When dogs get wet, they give their coats a good shake to get rid of the water – the same approach could work for the icy wings of aircraft

When dogs get wet, they give their coats a good shake to get rid of the water. The same approach could work for aircraft when ice collects on their wings during cold weather.

When ice builds up while flying through cloud, rain or drizzle it alters the aircraft’s handling, making it more difficult for the pilot to control. This is because ice roughens the wing surface, increasing drag and decreasing lift. An aircraft may even lose so much height that it crashes, as happened in 1994 at Roselawn, Indiana, when 68 people died.

Large aircraft such as Boeing 747s can direct hot engine air onto their wings to keep them ice-free, but smaller planes carrying 100 people or less cannot spare the fuel. Instead, the wings have built-in electric heaters to melt the ice, or rubber strips that inflate to break it off. Both these fixes require expensive structural changes to aircraft wings, and electric heaters are inefficient and power-hungry, using around 10 kilowatts for each square metre they de-ice, which still drains fuel.

Yueh-Jaw Lin and Suresh Venna at the University of Akron in Ohio believe fitting piezoelectric actuators to the leading edge of wings, which vibrate in response to an alternating current, could do the job more simply and efficiently.
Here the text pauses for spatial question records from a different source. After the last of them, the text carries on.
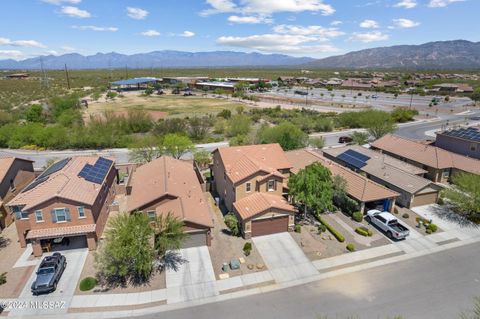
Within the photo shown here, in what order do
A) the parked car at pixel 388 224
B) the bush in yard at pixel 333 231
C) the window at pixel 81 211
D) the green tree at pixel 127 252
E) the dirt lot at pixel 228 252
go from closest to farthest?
the green tree at pixel 127 252
the dirt lot at pixel 228 252
the window at pixel 81 211
the parked car at pixel 388 224
the bush in yard at pixel 333 231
They have tested their idea by putting ice patches on sheets of composite material and aluminium leading edge wing structures like those used in aircraft.

They found that small patches of piezoelectric crystal, 3 millimetres thick, could easily shake off the ice, while using only 10 to 15 watts per square metre. The set-up works because stresses along the vibrating wing break the bond between the surface and the ice, and it simply falls off. “Placing just three or four actuators in the right places could protect a whole wing without big modifications,” says Lin.

Early next year Lin and Venna are planning to test their technique on scale models of commercial aircraft in a wind tunnel at NASA’s Glenn Research Center in Cleveland, Ohio. The tunnel uses a stream of cold air carrying water droplets to mimic cold, damp weather.

Peter Render, who investigates such systems at Loughborough University, UK, says the vibrating system will be most useful if it can prevent ice forming in the first place. “It will be interesting to see if it can do that in the wind tunnel by stopping droplets sticking to the wing,” he says.